Me encontré en días pasados con una amiga que, en vez de saludarme con pico y una hermosa sonrisa, como me tiene acostumbrado, se me plantó de frente, dio una vuelta sobre sí misma, estilo modelo en pasarela, y me dijo con honda preocupación:

-¿Cómo me ve? ¿Más gorda o más flaca? Dígame la verdad, porque usted por hacerme sentir bien es capaz de decirme cualquier mentira.

-¿Mentiroso yo? –le pregunté, extrañado de sus palabras. 

-¡Claro! No es más sino leer sus columnas, yo creo que son una sarta de mentiras, pero tan bien escritas que uno se las cree. Bueno, dígame, ¿cómo me ve?

-Me estás ofendiendo –le dije. Ella me habla de usted, y yo la tuteo, por aquellas cosas de la vida.

-Bueno, no se haga la víctima. ¿Cómo me ve?

-Muy buena, quiero decir, muy bonita.

-¿Por qué será que usted nunca puede hablar en serio?

Sonreí, pero en el fondo yo estaba preocupado. Si  le digo que está gordita, pasadita de kilos, que las hayacas le agrandaron la barriga, las nalgas, las piernas y los brazos, se me embejuca y es capaz de no volverme a hablar. Si le digo que está delgada como si fuera al gimnasio, le estaría mintiendo, y yo a las mujeres no les miento jamás de los jamases. Lo aprendí de Cleto Ardila, mi abuelo arriero: “Mijo, a las mujeres toca hablarles recio, pero siempre con la verdad por delante”. Y así lo hago.

====

Tareas propuestas
a. Reproduce del fragmento de arriba el pasaje que va desde "-¿Cómo me ve?" hasta "víctima. ¿Cómo me ve?", ambos incluidos.
b. Explica en una a tres oraciones, a partir del fragmento, por qué quien narra se preocupa antes de contestar cómo ve a su amiga.

Datos sin procesar
====

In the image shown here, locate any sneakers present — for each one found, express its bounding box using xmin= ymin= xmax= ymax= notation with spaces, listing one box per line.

====

Respuestas dadas
a.
-¿Cómo me ve? ¿Más gorda o más flaca? Dígame la verdad, porque usted por hacerme sentir bien es capaz de decirme cualquier mentira.

-¿Mentiroso yo? –le pregunté, extrañado de sus palabras. 

-¡Claro! No es más sino leer sus columnas, yo creo que son una sarta de mentiras, pero tan bien escritas que uno se las cree. Bueno, dígame, ¿cómo me ve?

-Me estás ofendiendo –le dije. Ella me habla de usted, y yo la tuteo, por aquellas cosas de la vida.

-Bueno, no se haga la víctima. ¿Cómo me ve?

b. Si le dice que está gordita y pasada de kilos, ella puede molestarse y no volver a hablarle. Si le dice que está delgada, le estaría mintiendo, y él jamás les miente a las mujeres, como le enseñó su abuelo Cleto Ardila.